Dart's null safety, introduced in Dart 2.12 and required in Flutter 2.0+, means every type is non-nullable by default. A field of type String cannot be null — if you try to assign null to it, Dart throws a compile-time error. When a JSON field might be absent or null in the response, the Dart field must be declared as String? (nullable). The converter handles this by marking fields nullable when their JSON values are null in the provided sample — review the output based on your API's documented contract.
The json_serializable package (with build_runner) offers an alternative to hand-written fromJson/toJson methods. With @JsonSerializable() annotations and running flutter pub run build_runner build, the boilerplate is generated from annotated class fields. The downside is the added build step and dependency. For simple models with a few fields, hand-written fromJson/toJson as generated by this tool are often simpler and more transparent.
For Flutter apps using state management with Riverpod, BLoC, or Provider, Dart model classes are the natural data layer. Immutable model classes — declared with final fields and no setters — work well with these patterns. The copyWith() method, which returns a new instance with some fields changed, is commonly generated alongside fromJson/toJson. Freezed is a popular code generation package that produces immutable models with copyWith, equality, and JSON support in one step.
When developers use this tool
Additional frequently asked questions
Should I use json_serializable or write fromJson manually?
For large projects with many model classes that change frequently, json_serializable with build_runner reduces maintenance burden — you only update the field declarations, not the serialization code. For small projects or classes that rarely change, manually written fromJson/toJson as generated by this tool avoids the build step and keeps the code transparent and explicit.
How do I handle nullable JSON fields in Dart null safety?
Declare the field as nullable (String? instead of String) and use the null-aware access in fromJson: json['field'] as String?. For the toJson method, null fields are simply included as null in the map, which jsonEncode handles by outputting JSON null. Use json['field'] ?? defaultValue for fields with default values instead of null.

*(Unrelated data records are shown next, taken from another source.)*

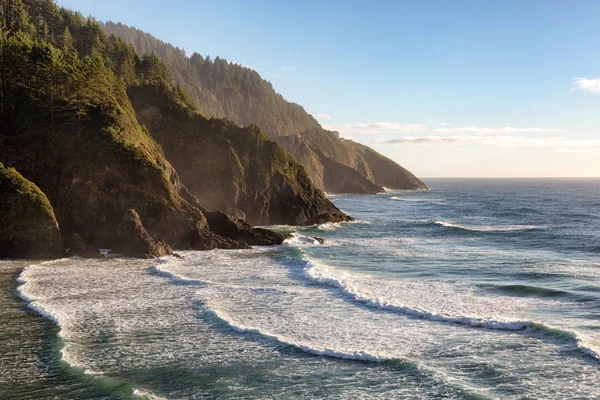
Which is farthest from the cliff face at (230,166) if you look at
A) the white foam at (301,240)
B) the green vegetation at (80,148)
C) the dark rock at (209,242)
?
the dark rock at (209,242)

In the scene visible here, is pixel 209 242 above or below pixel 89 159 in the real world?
below

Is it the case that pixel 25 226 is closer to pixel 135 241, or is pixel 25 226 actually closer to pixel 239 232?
pixel 135 241

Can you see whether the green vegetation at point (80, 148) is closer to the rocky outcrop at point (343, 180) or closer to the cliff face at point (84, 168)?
the cliff face at point (84, 168)

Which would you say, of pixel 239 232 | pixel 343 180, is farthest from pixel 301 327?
pixel 343 180

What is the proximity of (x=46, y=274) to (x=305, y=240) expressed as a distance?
28.1 metres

What is the Freezed package and should I use it?
Freezed is a code generation package for Dart that generates immutable model classes with copyWith(), equality, and JSON serialization in one step. It is more powerful than manual fromJson/toJson but requires build_runner. For Flutter apps with complex state management requirements (especially with Riverpod), Freezed is highly recommended. For simple API models, manual generation is sufficient.
Can I use the generated Dart classes with GraphQL?
Yes, with adaptation. GraphQL responses also return JSON, so the generated fromJson constructors work for GraphQL response data. However, GraphQL clients like graphql_flutter typically generate their own typed models from the GraphQL schema using code generation. For REST-to-GraphQL migrations or hybrid APIs, the manual approach works as a bridge.